TASK STATEMENT:
Lines of the listing below that contain the string "frame" are to be returned.

INPUT FOR THIS TASK:
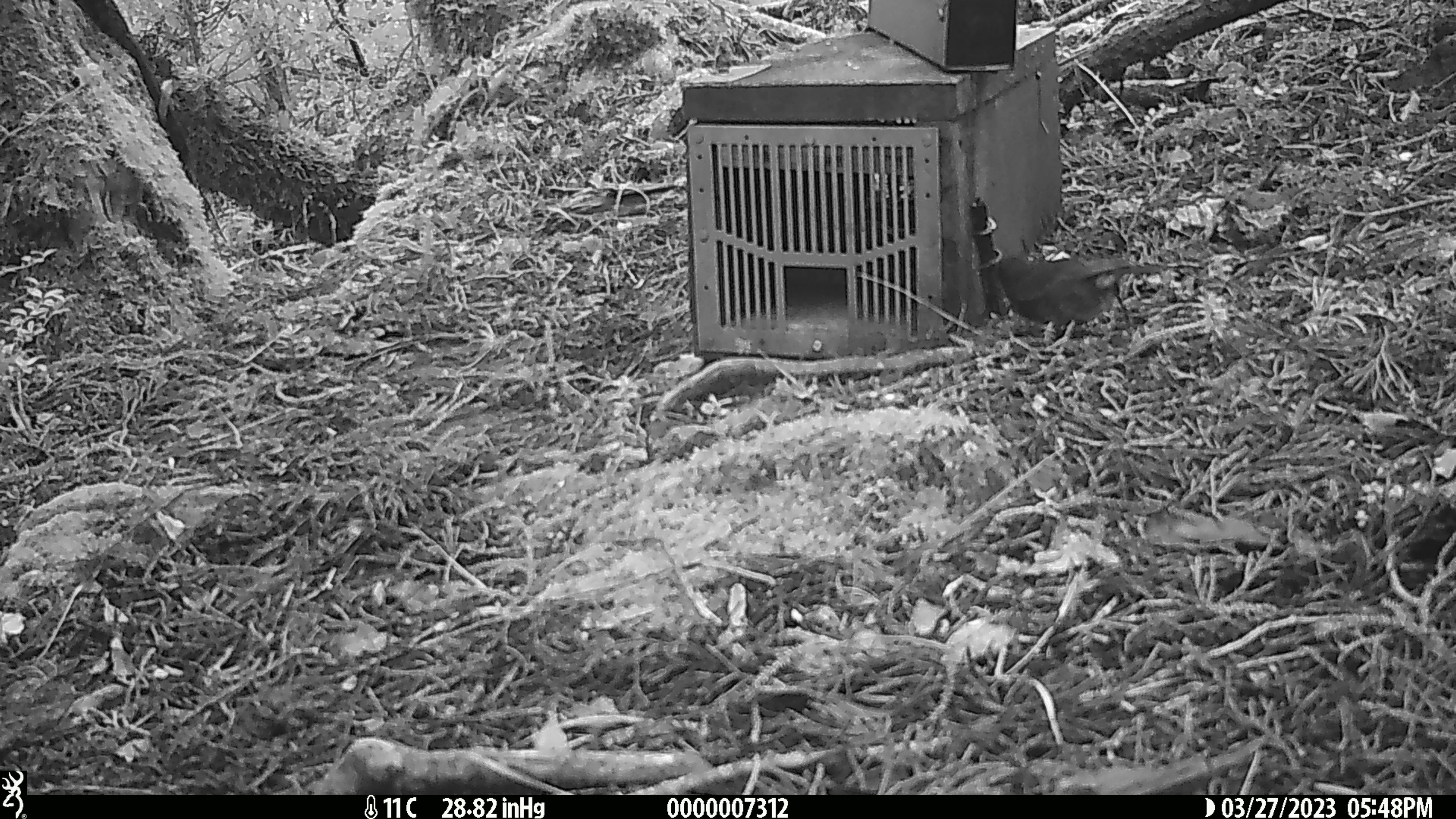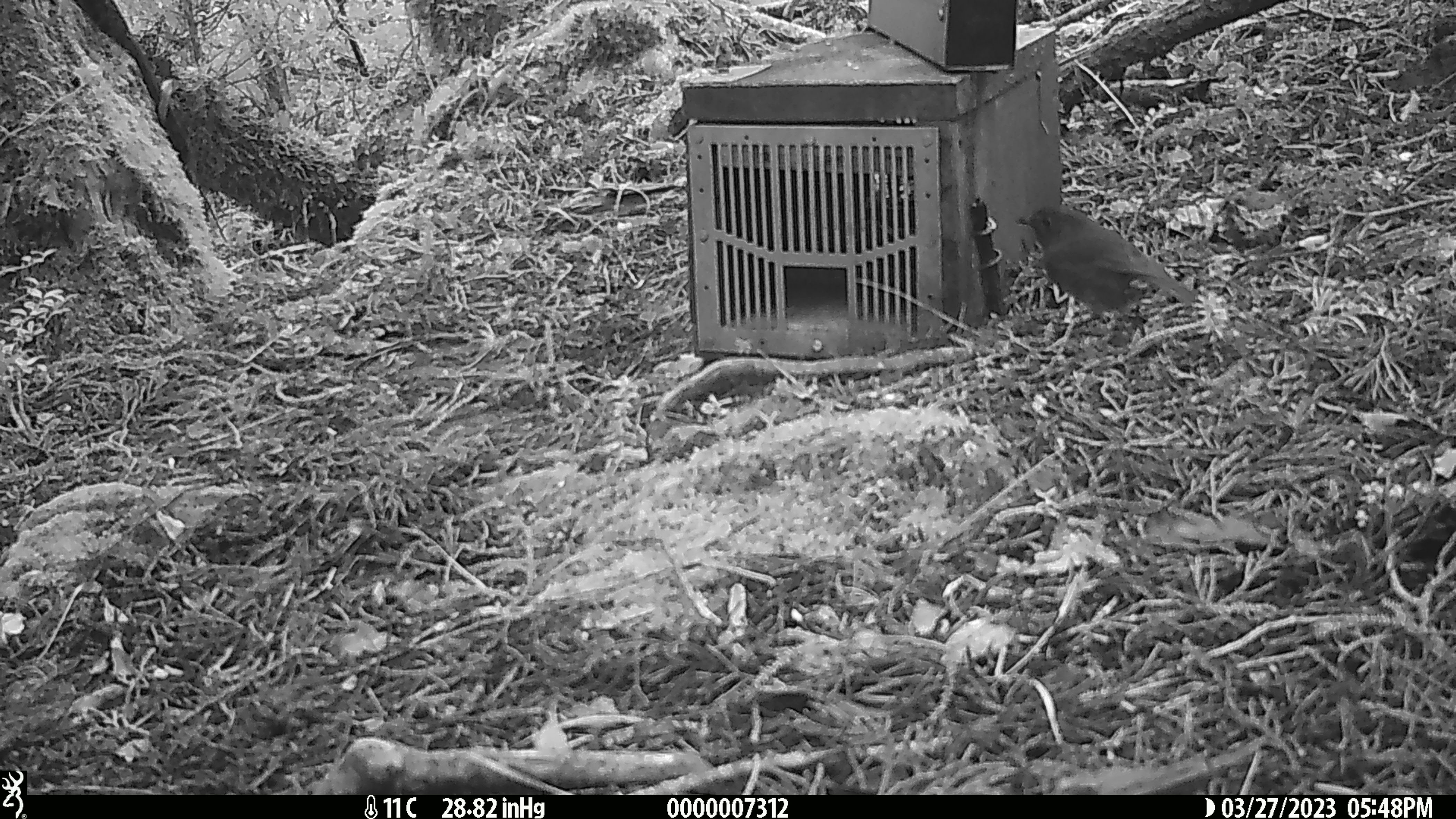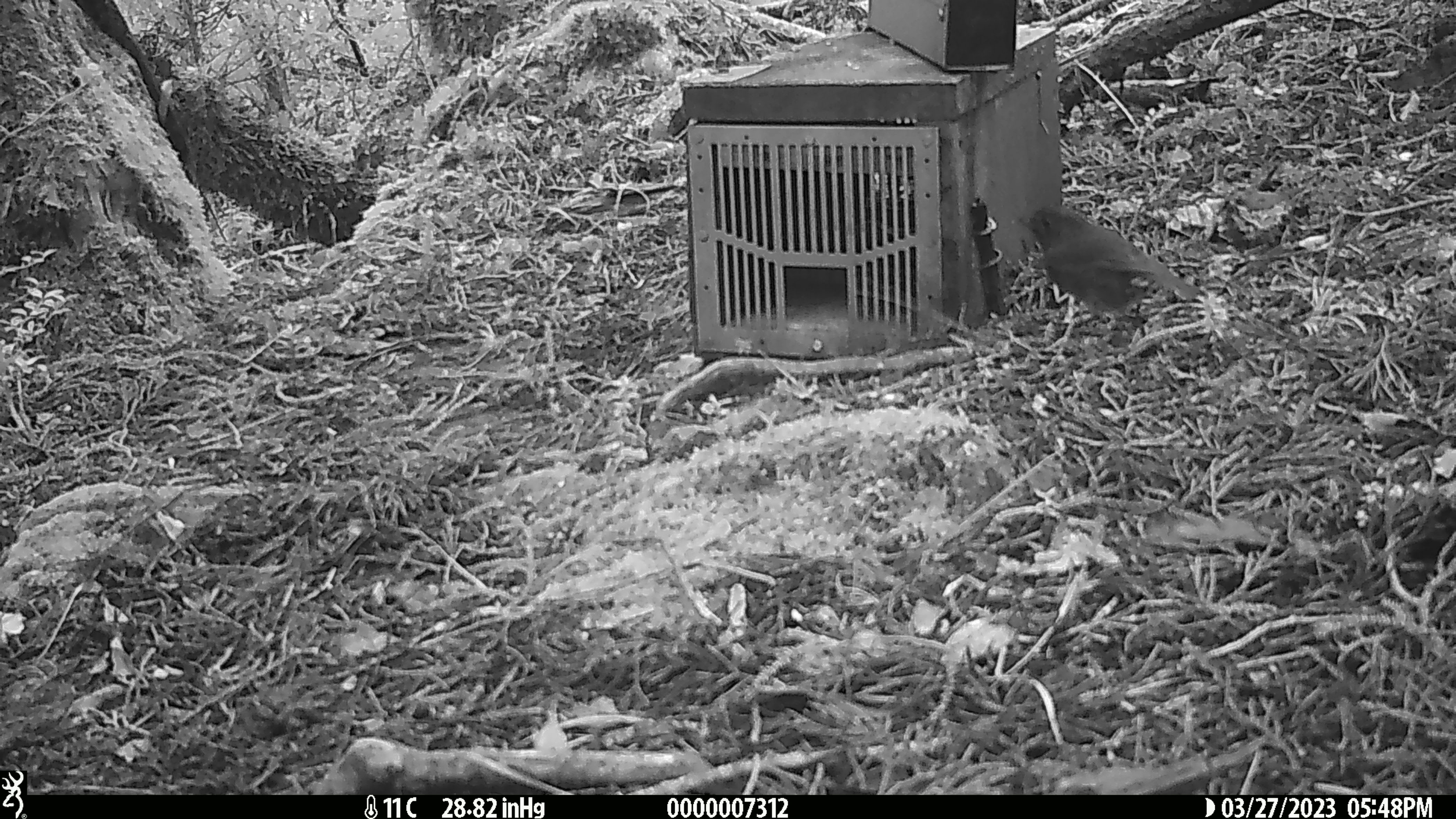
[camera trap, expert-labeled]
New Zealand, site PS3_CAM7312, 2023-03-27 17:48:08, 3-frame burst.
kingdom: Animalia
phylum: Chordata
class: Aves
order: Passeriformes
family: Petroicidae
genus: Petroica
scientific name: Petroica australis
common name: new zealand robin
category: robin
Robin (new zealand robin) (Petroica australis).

* * *

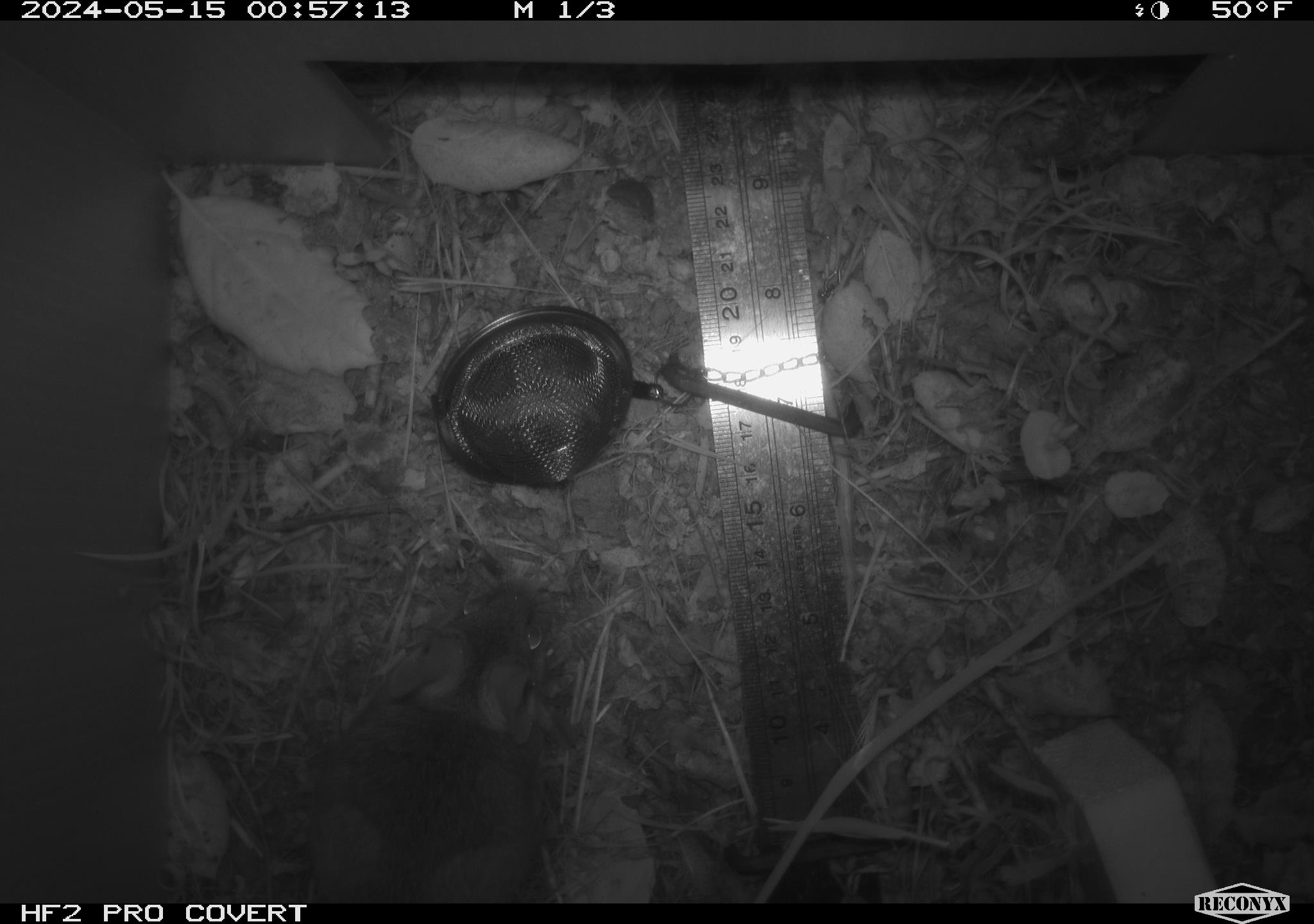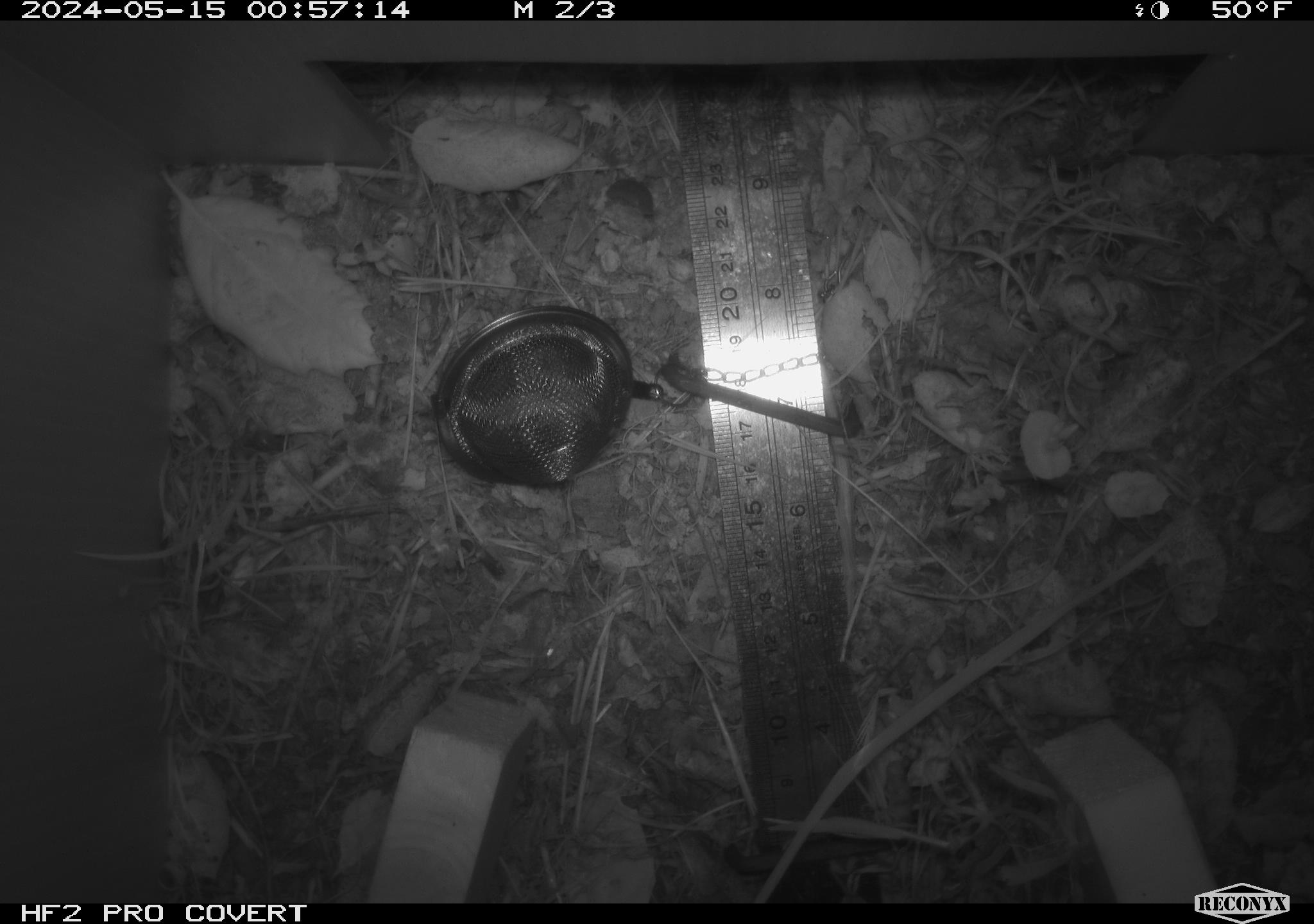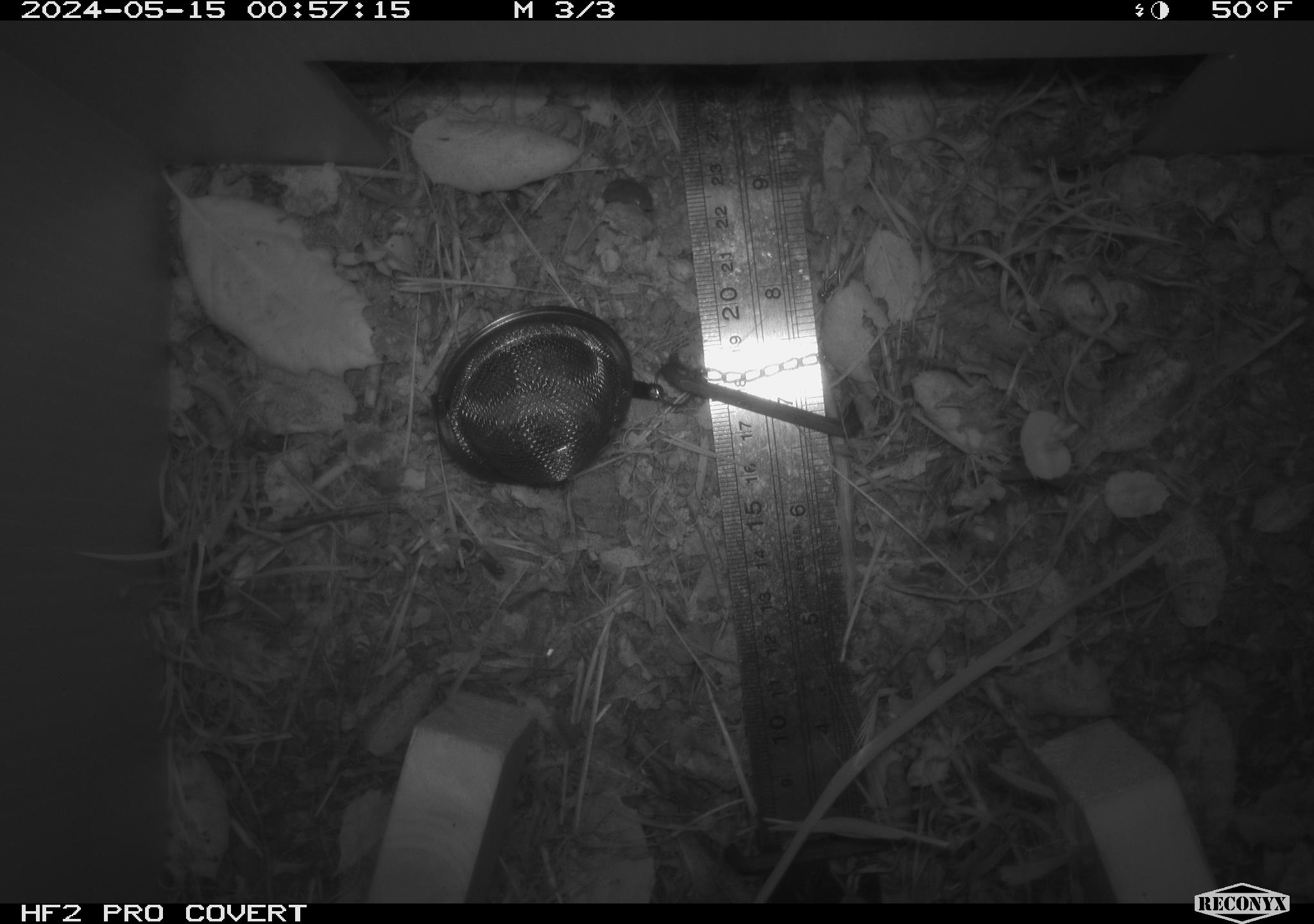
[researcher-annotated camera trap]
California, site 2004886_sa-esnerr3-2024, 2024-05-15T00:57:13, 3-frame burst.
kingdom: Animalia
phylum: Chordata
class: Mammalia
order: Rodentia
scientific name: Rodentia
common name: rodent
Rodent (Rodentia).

RESPONSE TO THIS EXERCISE:
New Zealand, site PS3_CAM7312, 2023-03-27 17:48:08, 3-frame burst.
California, site 2004886_sa-esnerr3-2024, 2024-05-15T00:57:13, 3-frame burst.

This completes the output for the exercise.